Ans in revs.
The tub of a washer goes into its spin-
dry cycle, starting from rest and reaching an
angular speed of 5 rev/s in 10.5 s . At this
point the person doing the laundry opens the
lid, and a safety switch turns off the washer.
The tub slows to rest in 5.6 s .
Through how many revolutions does the
tub turn? Assume constant angular accelera-
tion while it is starting and stopping. Answer
in units of rev.
While accelerating, the washer has an average speed of 2.5 rev/s and goes through 2.5x10.5= 26.25 revs.
While decelerating, it has the same average speed for 5.6 s, and turns 14 revs.
Add the two.
how did you get the 2.5 rev/s
To find the number of revolutions the tub turns, we need to determine the angular displacement while it is accelerating and decelerating.
First, we'll find the angular displacement during the acceleration phase. We know that the initial angular speed (ω_i) is 0 rev/s, the final angular speed (ω_f) is 5 rev/s, and the time (t) is 10.5 s.
We can use the formula:
ω_f = ω_i + αt
Since ω_i = 0, the formula becomes:
5 rev/s = α * 10.5 s
Next, we'll solve for α (the angular acceleration):
α = 5 rev/s / 10.5 s
≈ 0.476 rev/s^2
Now, we can use the formula for angular displacement during constant acceleration:
θ = ω_i t + 0.5 α t^2
Here, ω_i = 0, α = 0.476 rev/s^2, and t = 10.5 s:
θ = 0.5 * 0.476 rev/s^2 * (10.5 s)^2
≈ 27.825 rev
So, during the acceleration phase, the tub turns approximately 27.825 revolutions.
Next, we need to find the angular displacement during the deceleration phase.
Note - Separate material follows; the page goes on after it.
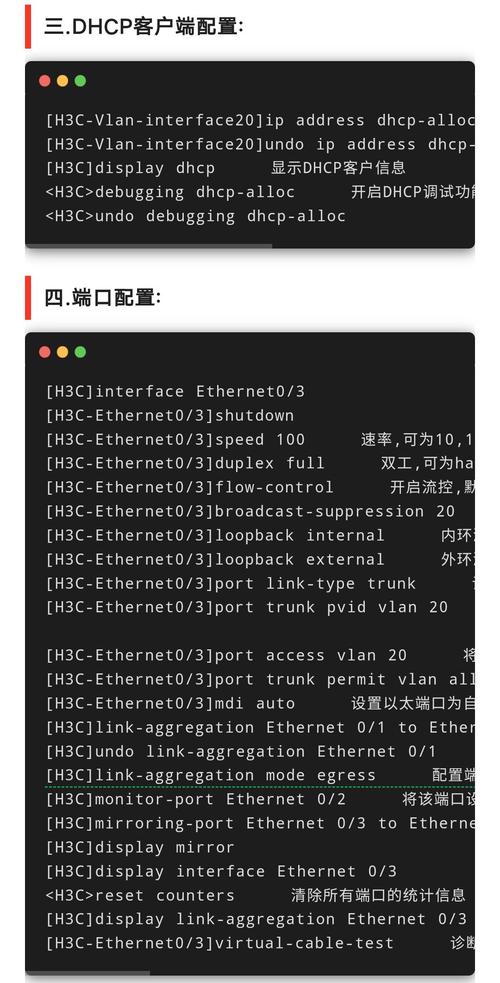 H3C V7命令与V5/V6有何区别?-图1 H3C V7命令与V5/V6有何区别?-图1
We know that the initial angular speed is 5 rev/s, the final angular speed is 0 rev/s, and the time is 5.6 s.
Using the same formula for angular displacement during constant acceleration:
θ = ω_i t + 0.5 α t^2
Here, ω_i = 5 rev/s, α = -0.476 rev/s^2 (negative because it's decelerating), and t = 5.6 s:
θ = 5 rev/s * 5.6 s + 0.5 * -0.476 rev/s^2 * (5.6 s)^2
≈ 14 rev
Thus, during the deceleration phase, the tub turns approximately 14 revolutions.
Now, to find the total number of revolutions, we add the angular displacements during acceleration and deceleration:
Total revolutions = 27.825 rev + 14 rev
≈ 41.825 rev
Therefore, the tub of the washer turns approximately 41.825 revolutions.